18 weeks pregnant
By week 18 you’re almost at the halfway point of your pregnancy (hooray!) and it’s only a matter of days and weeks until you’ll see your baby again at your next scan.
Your baby at 18 weeks
Your baby is getting ready for her next close-up at the 20-week scan. Here’s what she’s up to this week…
- The pads on your baby's fingers and toes are already fully formed with a pattern of whorls and spirals unique to her – even if you’re having identical twins, they’ll still have their own different fingerprints. So, if your tiny foetus has a career ahead of her as a master criminal, this is where these unique identifiers that could one day be her downfall begin.
- Hair and eyebrows are getting bushier and, behind the milk teeth that have already formed in her jaws, are tiny tooth buds for her adult teeth.

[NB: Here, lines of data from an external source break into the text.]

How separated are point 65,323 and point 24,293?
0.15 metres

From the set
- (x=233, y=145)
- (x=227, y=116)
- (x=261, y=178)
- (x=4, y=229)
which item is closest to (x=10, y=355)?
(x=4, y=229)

- Her lungs are developing apace, with air sacs, called alveoli, appearing. These sacs provide a huge area for the lungs to take in oxygen and get rid of carbon dioxide once your baby is born and is breathing by herself.
- At 18 weeks she still won't be breathing properly because she is underwater in her own amniotic bath, but she has a jolly good go in preparation – she both swallows and breathes out the amniotic fluid she's swimming in. It's this that gives her hiccups, which feel like tiny flutters first but, later in pregnancy, become seismic movements that can shake your whole bump, and may even wake you up at night.
- As well as breathing, she can also swallow around a litre of fluid a day and this includes her urine that she pees into the amniotic fluid. Some research shows there's a 24-hour pattern to when your baby swallows fluid and produces urine that may be related to what is eaten and drunk by the mother.
- She is moving around, somersaulting and crossing and uncrossing her legs. But there are also now periods when she is resting so you’ll find there are quiet and busy times. If you are feeling your baby’s movements already you might start to notice a pattern as to when these quiet and busy times occur.
- Her bones are ossifying, which means the flexible cartilage scaffolding is continuing to be filled in with calcium, which makes them hard. The bones in her legs and the tiny bones of her inner ear are among the first to develop.
What size is the baby at 18 weeks?
At week 18 your baby is 14cm long – about the size of a bell pepper – and weighs 190g.
How is your body changing at 18 weeks pregnant?
Your womb is still stretching and growing and is now the size of a canteloupe melon.
You may feel like you're breathing faster as well as more deeply when you breathe in and out. Blame the progesterone but don't feel anxious if you suddenly become aware of your breathing. You and your baby will definitely get enough oxygen.
Hormones have made the joints between your pelvic bones softer and looser so you feel less stable and tend to lean back to compensate. Try to maintain good posture at all times and avoid waddling. Wearing flat shoes and putting a pillow in the small of your back to support it when you sit down will both help.
Pregnancy symptoms in week 18
As things stretch and expand a little more day by day, you’ll experience symptoms that are caused by these new changes to your body.
This is increasingly common because the veins in your pelvis and legs hold more blood than usual and if you get up in a hurry your blood may not get distributed quickly enough up to your head. Get up from sitting or lying positions slowly and if you feel faint sit down and put your head between your knees until it passes.
You may find your skin is dry and itchy, especially on your arms and legs. Using moisturiser will stop the flaking and itching.
Because you are hotter than usual from all the dilated blood vessels in your skin you will find you sweat more and may get heat rashes under your arms of in your groin. Take regular baths or showers and wear cotton to stay comfortable.
Things to think about during week 18 of pregnancy
The big reveal
Your anomaly scan, also known as your 20-week scan, might be any time from now to week 20 itself and there are some things it’s worth considering before you go.
- Think about whether or not you want to know the sex of your baby. The hospital may have a policy of not saying anyway but if you definitely don’t want to know it’s worth making that clear right at the start just in case the sonographer gives away any identifying information.
- Bear in mind that, exciting though this scan is, it’s called an anomaly scan for a reason – they are looking for potential ‘anomalies’ so while the vast majority of women come away with a lovely photo and nothing more, there’s a small possibility that they may pick up an issue at this scan. It’s just worth remembering if you were planning to take a younger sibling perhaps.